**** Blocco di testo ****
CULTURA

Quando l’Italia era pop (e anche un po’ beat)

“Ci sentivano superiori, non inferiori agli americani: noi avevamo la cultura, loro pensavano soprattutto agli oggetti di consumo”. Sintetizza così la differenza tra pop italiano e americano Fernando De Filippi, classe 1940, a lungo tra i protagonisti della scena artistica nazionale e per quasi un ventennio direttore dell’accademia di Brera. Di fronte ha una sua tela del 1971: Lenin che arringa operai e soldati, apparentemente dipinto secondo i canoni del realismo socialista; solo che, ritratto in un angolino, a riprendere la scena con la cinepresa c’è un Andy Warhol che sogghigna sornione. Vladimir Il′ič Ul′janov come icona pop, al pari di Marilyn? A pochi metri Umberto Mariani commenta tre suoi quadri del fatale 1968, poltrone di pelle che sembrano prese dalle vetrina ma che rivelano un'inaspettata aria sinistra; “oggetti allarmanti”: altro che celebrazione del consumismo!

Siamo nella cornice classica e austera della Basilica Palladiana di Vicenza, dove è stata da poco aperta al pubblico la mostra POP/BEAT – Italia 1960-1979. Liberi di Sognare, nata proprio con la pretesa di contribuire alla rivalutazione di un periodo finora abbastanza negletto ma fondamentale della nostra recente storia culturale. Del resto la pop art nostrana, come riconosceranno gli stessi americani, lungi dall’essere la pallida imitazione di tendenze elaborate altrove ha radici antiche, risalenti perlomeno alle avanguardie di inizio Novecento. Mario Schifano, il Warhol italiano, cita nei suoi quadri Marinetti e Balla, così come Aldo Mondino riprende Severini, mentre dappertutto è un brulicare (soprattutto ad opera di Lucio Fontana) di manifesti, dichiarazioni e prese di posizione sulla natura dell’arte, i suoi compiti e il suo ruolo sociale, con una tensione teoretica e in parte ideologica del tutto sconosciuta agli statunitensi.
****
§ Consegne
a) Rispondi a queste domande sull'articolo dedicato alla mostra POP/BEAT:
(i) Per quanto tempo Fernando De Filippi ha diretto l'accademia di Brera?
(ii) In quale edificio di Vicenza si tiene la mostra?
(iii) Quale artista riprende Severini?
b) Riassumi in due frasi l'articolo sulla mostra POP/BEAT.
c) Prosegui l'articolo sulla mostra POP/BEAT dopo la sua ultima frase.
**** Dati forniti ****
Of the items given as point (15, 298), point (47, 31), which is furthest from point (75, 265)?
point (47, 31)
****
**** Dati forniti ****
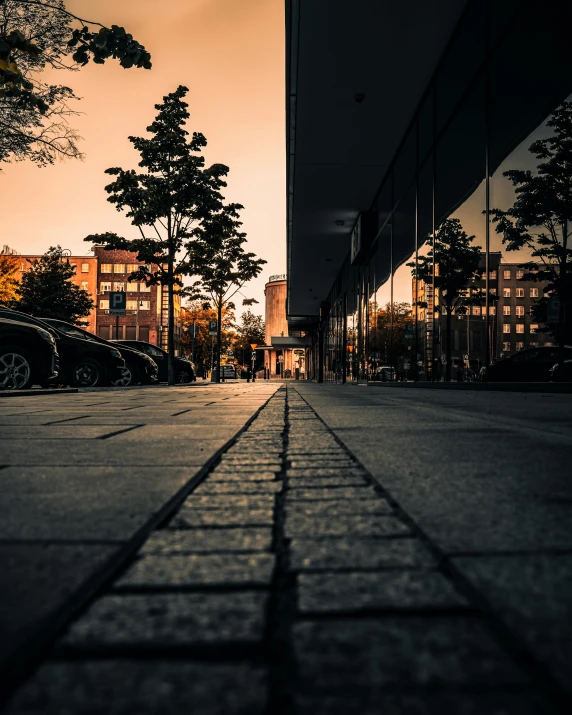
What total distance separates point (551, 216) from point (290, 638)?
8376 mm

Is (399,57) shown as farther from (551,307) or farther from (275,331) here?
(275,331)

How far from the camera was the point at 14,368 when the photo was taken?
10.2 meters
****
**** Dati forniti ****
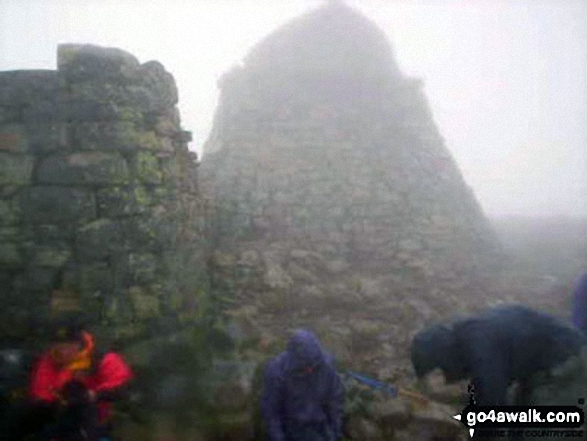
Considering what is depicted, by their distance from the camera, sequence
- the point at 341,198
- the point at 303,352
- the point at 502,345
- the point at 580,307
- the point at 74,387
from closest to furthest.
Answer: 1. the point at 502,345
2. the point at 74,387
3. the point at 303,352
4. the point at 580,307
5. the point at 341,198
****
§ Soluzioni
a)
(i) Per quasi un ventennio.
(ii) Nella Basilica Palladiana.
(iii) Aldo Mondino.

b) Nella Basilica Palladiana di Vicenza è stata aperta la mostra POP/BEAT – Italia 1960-1979. Liberi di Sognare, che vuole contribuire a rivalutare un periodo finora abbastanza trascurato ma fondamentale della storia culturale italiana. Artisti come Fernando De Filippi e Umberto Mariani commentano le proprie opere, e il testo sostiene che la pop art italiana non è un'imitazione di quella americana: ha radici nelle avanguardie di inizio Novecento e una tensione teoretica e in parte ideologica sconosciuta agli statunitensi.

c)
Si sperimentano nuovi linguaggi e materiali, con Mimmo Rotella che strappa manifesti e Gino Marotta che usa i polimeri, da poco introdotti dal Nobel Giulio Natta, per produrre sculture in metacrilato dalle forme pulite e i colori brillanti: “L’energia dell’arte italiana non aveva paragone in nessun altro Paese d’Europa”, scrive il critico americano Alan Jones, aggiungendo che è stato un peccato non aver definito queste nuove correnti neofuturismo, piuttosto che appiccicare loro denominazioni dal sapore esotico come appunto pop art e new dada.

La sezione Pop del percorso espositivo, ambiziosamente ideato e curato dall'artista Roberto Floreani con il patrocinio del Comune di Vicenza e Silvana Editoriale, mette in scena un centinaio opere originali di grande formato di trentacinque maestri del calibro Enrico Baj, Mario Ceroli, Tano Festa, Ugo Nespolo e Michelangelo Pistoletto, oltre ai citati De Filippi, Mariani, Rotella e Schifano. Ad essi viene affiancata – ed è forse la parte più originale della del progetto – una sezione sul movimento beat italiano, nato in seguito alla pubblicazione nel 1964 da parte di Fernanda Pivano della fondamentale antologia Poesia degli ultimi americani, che gradualmente contribuisce a spostare l’attenzione dei giovani da Pavese, Baudelaire e Svevo a Kerouac, Ginsberg e Ferlinghetti.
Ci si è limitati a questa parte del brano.